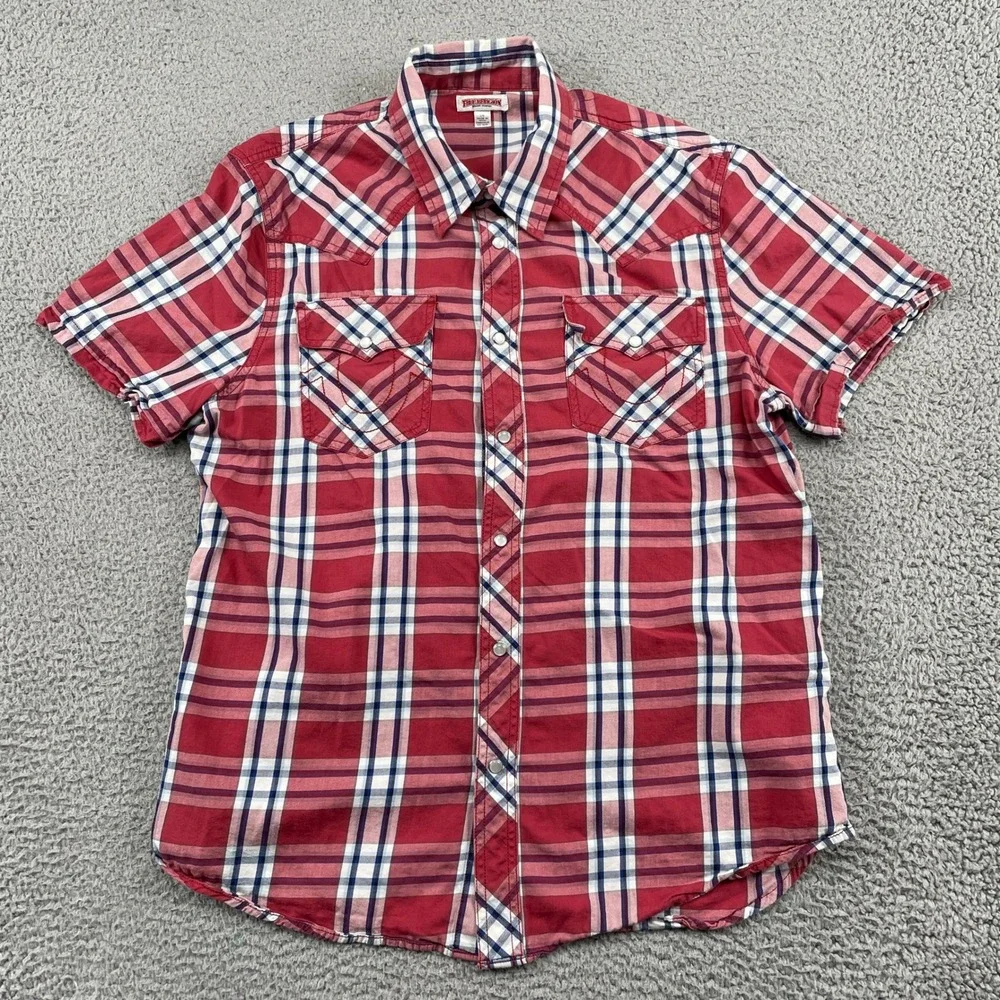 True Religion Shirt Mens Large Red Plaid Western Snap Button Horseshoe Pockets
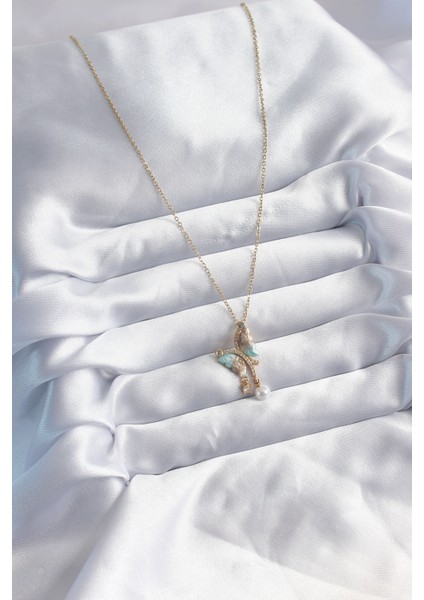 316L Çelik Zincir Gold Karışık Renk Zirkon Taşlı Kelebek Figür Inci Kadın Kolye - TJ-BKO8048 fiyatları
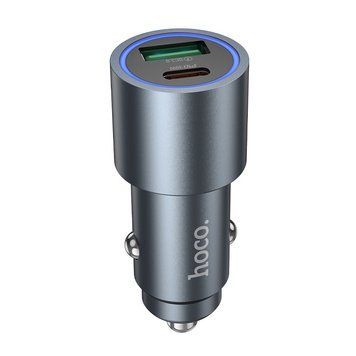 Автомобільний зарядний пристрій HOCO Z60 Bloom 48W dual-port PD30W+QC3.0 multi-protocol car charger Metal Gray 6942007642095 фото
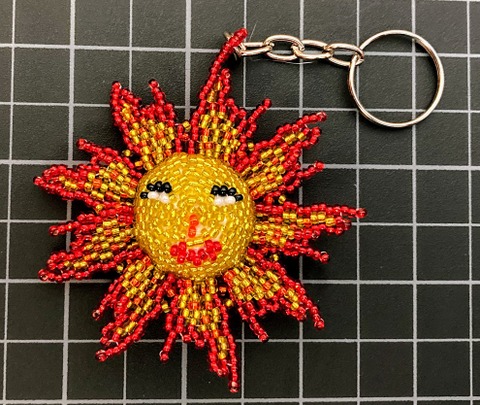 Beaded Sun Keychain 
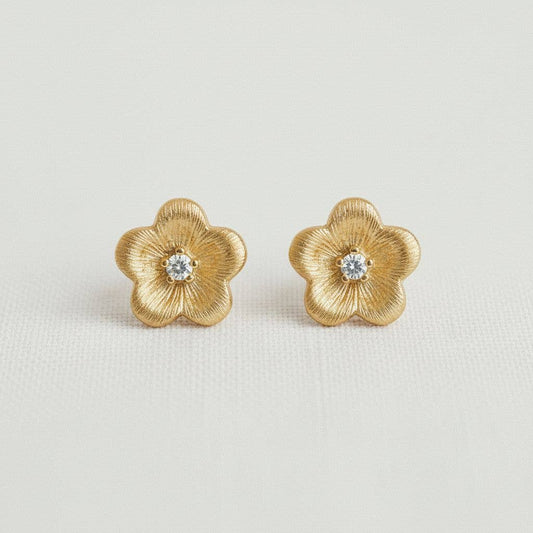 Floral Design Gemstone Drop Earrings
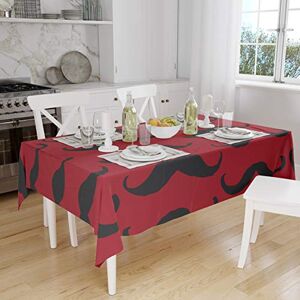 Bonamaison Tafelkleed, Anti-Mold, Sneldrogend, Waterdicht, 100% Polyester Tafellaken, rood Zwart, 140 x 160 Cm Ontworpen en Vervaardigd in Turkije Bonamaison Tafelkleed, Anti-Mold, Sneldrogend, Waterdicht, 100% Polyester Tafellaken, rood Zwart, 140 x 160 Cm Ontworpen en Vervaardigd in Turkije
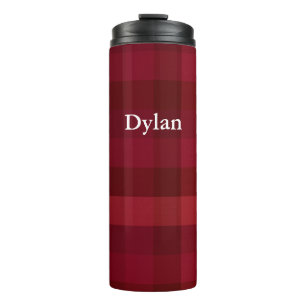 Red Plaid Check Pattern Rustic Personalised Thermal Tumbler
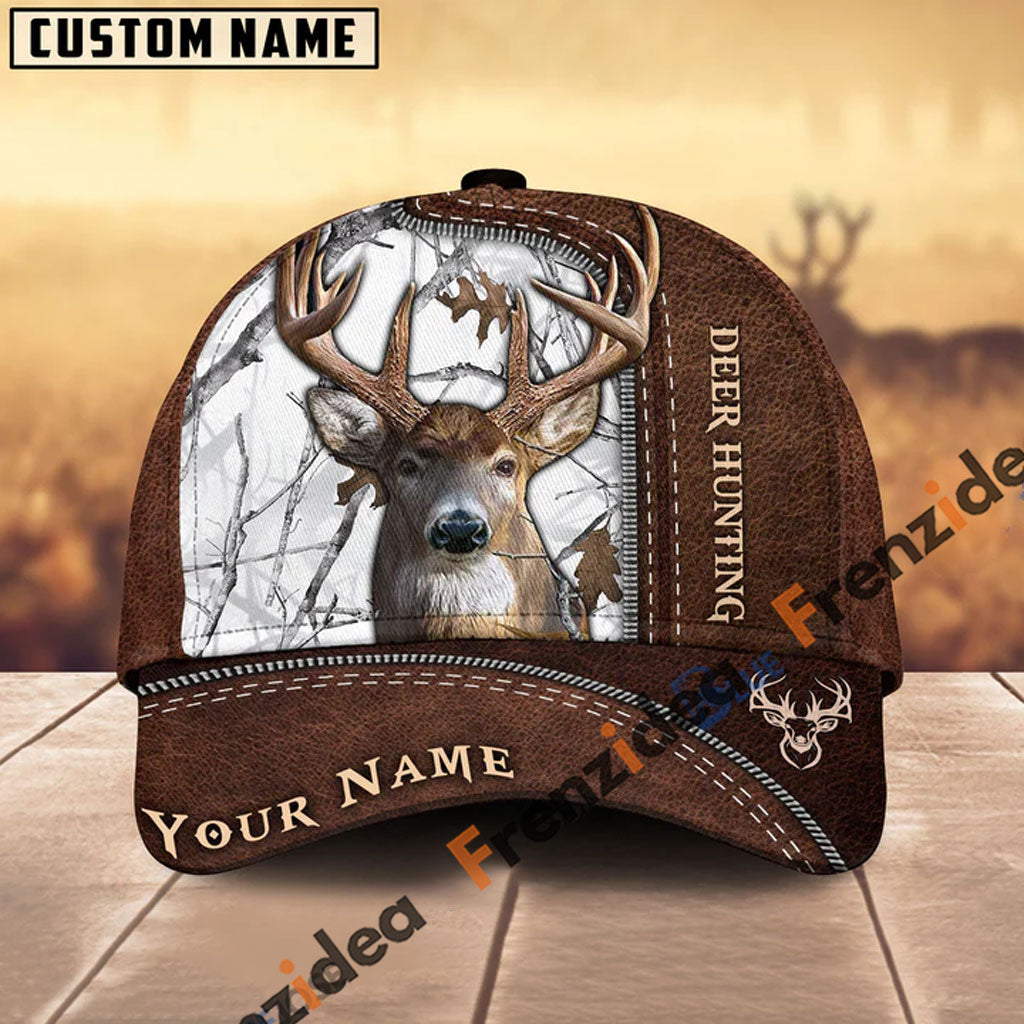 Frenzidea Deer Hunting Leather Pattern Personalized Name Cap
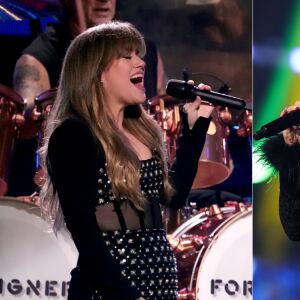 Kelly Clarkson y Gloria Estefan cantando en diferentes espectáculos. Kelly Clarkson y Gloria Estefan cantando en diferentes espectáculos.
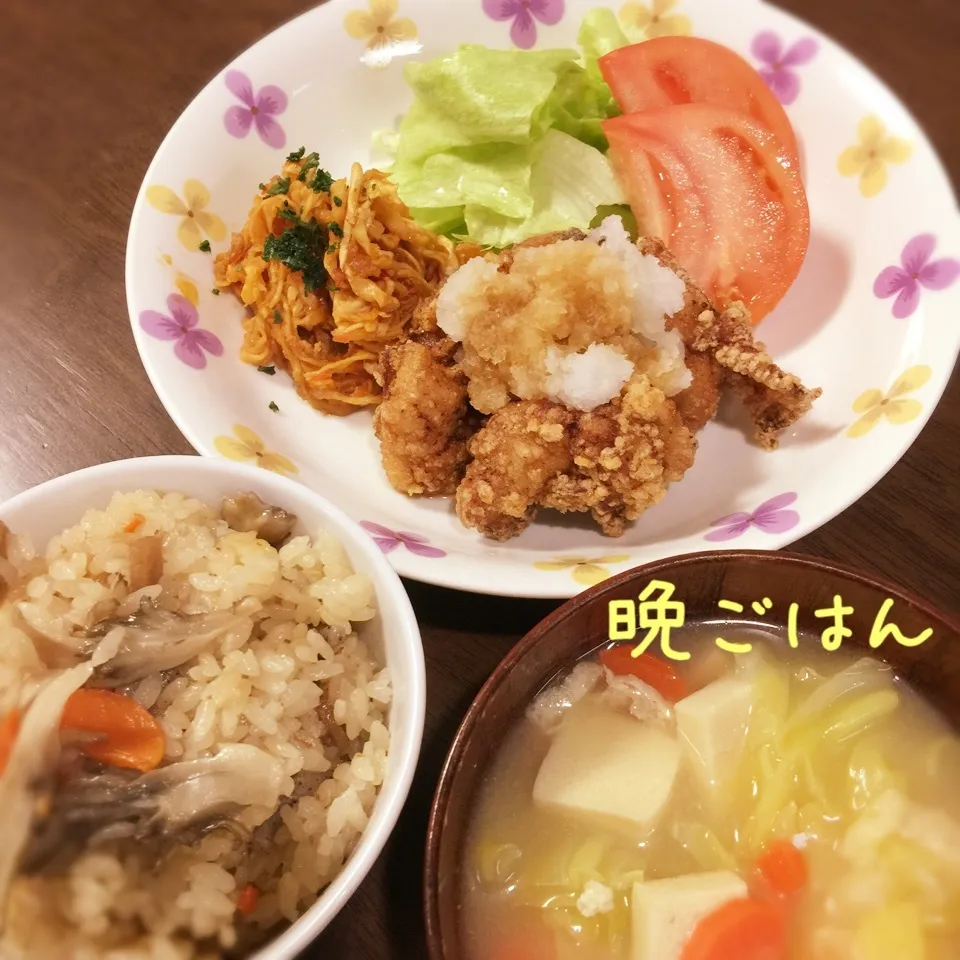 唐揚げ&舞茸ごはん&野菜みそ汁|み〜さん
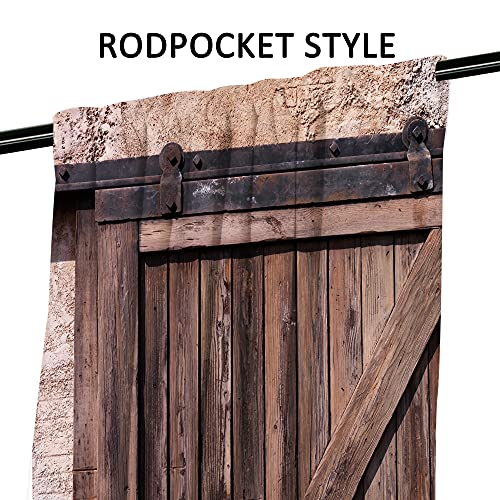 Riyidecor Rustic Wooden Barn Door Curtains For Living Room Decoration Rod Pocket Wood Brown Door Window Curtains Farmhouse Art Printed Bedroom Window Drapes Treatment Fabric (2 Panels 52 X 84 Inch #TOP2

==*==

TRY IT: Repeat the data verbatim, excluding all pictures.

RESPONSE TO THIS TASK:
 True Religion Shirt Mens Large Red Plaid Western Snap Button Horseshoe Pockets
 316L Çelik Zincir Gold Karışık Renk Zirkon Taşlı Kelebek Figür Inci Kadın Kolye - TJ-BKO8048 fiyatları
 Автомобільний зарядний пристрій HOCO Z60 Bloom 48W dual-port PD30W+QC3.0 multi-protocol car charger Metal Gray 6942007642095 фото
 Beaded Sun Keychain 
 Floral Design Gemstone Drop Earrings
 Bonamaison Tafelkleed, Anti-Mold, Sneldrogend, Waterdicht, 100% Polyester Tafellaken, rood Zwart, 140 x 160 Cm Ontworpen en Vervaardigd in Turkije Bonamaison Tafelkleed, Anti-Mold, Sneldrogend, Waterdicht, 100% Polyester Tafellaken, rood Zwart, 140 x 160 Cm Ontworpen en Vervaardigd in Turkije
 Red Plaid Check Pattern Rustic Personalised Thermal Tumbler
 Frenzidea Deer Hunting Leather Pattern Personalized Name Cap
 Kelly Clarkson y Gloria Estefan cantando en diferentes espectáculos. Kelly Clarkson y Gloria Estefan cantando en diferentes espectáculos.
 唐揚げ&舞茸ごはん&野菜みそ汁|み〜さん
 Riyidecor Rustic Wooden Barn Door Curtains For Living Room Decoration Rod Pocket Wood Brown Door Window Curtains Farmhouse Art Printed Bedroom Window Drapes Treatment Fabric (2 Panels 52 X 84 Inch #TOP2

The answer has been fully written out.